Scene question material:
--*--

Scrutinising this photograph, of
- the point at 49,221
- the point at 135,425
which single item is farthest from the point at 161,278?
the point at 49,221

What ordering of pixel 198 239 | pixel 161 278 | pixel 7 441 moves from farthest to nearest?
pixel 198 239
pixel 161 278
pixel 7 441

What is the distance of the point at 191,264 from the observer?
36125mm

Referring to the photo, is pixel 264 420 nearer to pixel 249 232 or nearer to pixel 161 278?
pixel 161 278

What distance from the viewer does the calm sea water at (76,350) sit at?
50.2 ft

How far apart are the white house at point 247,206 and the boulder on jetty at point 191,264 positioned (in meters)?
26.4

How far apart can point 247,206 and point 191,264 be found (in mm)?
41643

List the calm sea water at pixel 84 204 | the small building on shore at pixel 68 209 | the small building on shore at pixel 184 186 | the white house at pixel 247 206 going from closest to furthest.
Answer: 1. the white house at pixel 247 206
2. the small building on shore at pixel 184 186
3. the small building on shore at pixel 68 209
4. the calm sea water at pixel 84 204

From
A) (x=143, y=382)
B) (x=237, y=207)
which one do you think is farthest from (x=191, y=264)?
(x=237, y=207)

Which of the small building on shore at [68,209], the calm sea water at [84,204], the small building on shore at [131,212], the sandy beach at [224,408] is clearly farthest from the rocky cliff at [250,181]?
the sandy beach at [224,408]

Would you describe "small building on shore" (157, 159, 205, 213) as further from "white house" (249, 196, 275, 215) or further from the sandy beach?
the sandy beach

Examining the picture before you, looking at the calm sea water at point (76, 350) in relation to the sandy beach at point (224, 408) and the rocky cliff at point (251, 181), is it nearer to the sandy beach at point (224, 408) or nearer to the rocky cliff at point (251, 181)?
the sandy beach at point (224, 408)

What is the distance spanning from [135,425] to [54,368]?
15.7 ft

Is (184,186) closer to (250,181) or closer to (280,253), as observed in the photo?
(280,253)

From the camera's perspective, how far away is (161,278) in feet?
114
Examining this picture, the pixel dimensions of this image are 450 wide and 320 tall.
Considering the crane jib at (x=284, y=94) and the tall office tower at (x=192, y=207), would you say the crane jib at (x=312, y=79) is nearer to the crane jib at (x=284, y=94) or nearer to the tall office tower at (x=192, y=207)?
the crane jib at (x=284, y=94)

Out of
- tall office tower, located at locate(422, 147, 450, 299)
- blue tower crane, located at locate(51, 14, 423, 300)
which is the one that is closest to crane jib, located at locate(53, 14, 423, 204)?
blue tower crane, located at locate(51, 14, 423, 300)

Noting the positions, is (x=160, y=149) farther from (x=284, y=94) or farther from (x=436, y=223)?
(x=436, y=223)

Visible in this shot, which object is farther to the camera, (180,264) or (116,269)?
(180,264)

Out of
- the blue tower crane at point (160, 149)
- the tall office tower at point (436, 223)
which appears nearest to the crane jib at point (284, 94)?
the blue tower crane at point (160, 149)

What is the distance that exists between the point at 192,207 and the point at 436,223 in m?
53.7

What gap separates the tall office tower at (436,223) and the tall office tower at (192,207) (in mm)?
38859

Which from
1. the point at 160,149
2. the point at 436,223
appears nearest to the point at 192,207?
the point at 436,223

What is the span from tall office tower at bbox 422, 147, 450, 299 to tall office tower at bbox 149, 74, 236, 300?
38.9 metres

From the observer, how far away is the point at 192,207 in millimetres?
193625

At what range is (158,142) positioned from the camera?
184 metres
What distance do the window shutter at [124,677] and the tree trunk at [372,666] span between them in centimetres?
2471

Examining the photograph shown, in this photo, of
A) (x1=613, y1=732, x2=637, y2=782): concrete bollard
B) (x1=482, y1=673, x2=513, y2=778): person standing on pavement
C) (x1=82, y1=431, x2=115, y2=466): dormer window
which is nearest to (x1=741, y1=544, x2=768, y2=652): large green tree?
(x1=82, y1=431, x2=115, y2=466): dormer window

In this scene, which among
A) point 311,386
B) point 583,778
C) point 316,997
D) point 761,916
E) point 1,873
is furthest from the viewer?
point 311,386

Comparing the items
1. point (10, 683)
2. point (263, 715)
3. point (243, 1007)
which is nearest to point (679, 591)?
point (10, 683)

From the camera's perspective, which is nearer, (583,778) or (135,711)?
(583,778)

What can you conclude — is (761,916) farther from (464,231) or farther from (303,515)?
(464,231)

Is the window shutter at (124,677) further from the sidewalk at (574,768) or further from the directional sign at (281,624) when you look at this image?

--*--

**Exercise goal**
Count the lines in the material above that contain the string "viewer", treating uppercase and lowercase as different. Give only the number.

**Worked solution**
2